===== Source text =====

One-line kernel strategies

+Karl G · June 28, 2020

How much is possible to do in a single line for a one-line kernel? It seems like the conditional code to display objects eats up the available cycles pretty quickly. What tips are there to squeeze in as much as possible? I know about using VDEL* to be able to write to one of the player registers and the ball register during the visible screen.

+SpiceWare · June 28, 2020

In Stay Frosty I used a mask to draw the snowman. I cover it here. Tradeoff for the mask is you use extra RAM and extra ROM.

=====

Challenges:
[a] In the one-line kernel thread, rewrite the passage from "How much is" to "the visible screen.", putting "spare cycles" in place of "available cycles".
[b] Using the one-line kernel thread, decide whether each statement agrees with it, answering yes or no and quoting the words that settle it: (i) Karl G already knows a way to write to one of the player registers during the visible screen. (ii) In Stay Frosty, a mask was used to draw the snowman. (iii) Using the mask saves RAM.

===== Information shown =====

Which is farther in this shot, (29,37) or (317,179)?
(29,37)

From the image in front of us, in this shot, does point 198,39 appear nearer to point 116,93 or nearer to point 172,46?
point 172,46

=====

Solved tasks:
[a]
How much is possible to do in a single line for a one-line kernel? It seems like the conditional code to display objects eats up the spare cycles pretty quickly. What tips are there to squeeze in as much as possible? I know about using VDEL* to be able to write to one of the player registers and the ball register during the visible screen.

[b]
(i) Yes: "I know about using VDEL* to be able to write to one of the player registers and the ball register during the visible screen."
(ii) Yes: "In Stay Frosty I used a mask to draw the snowman."
(iii) No: "Tradeoff for the mask is you use extra RAM and extra ROM."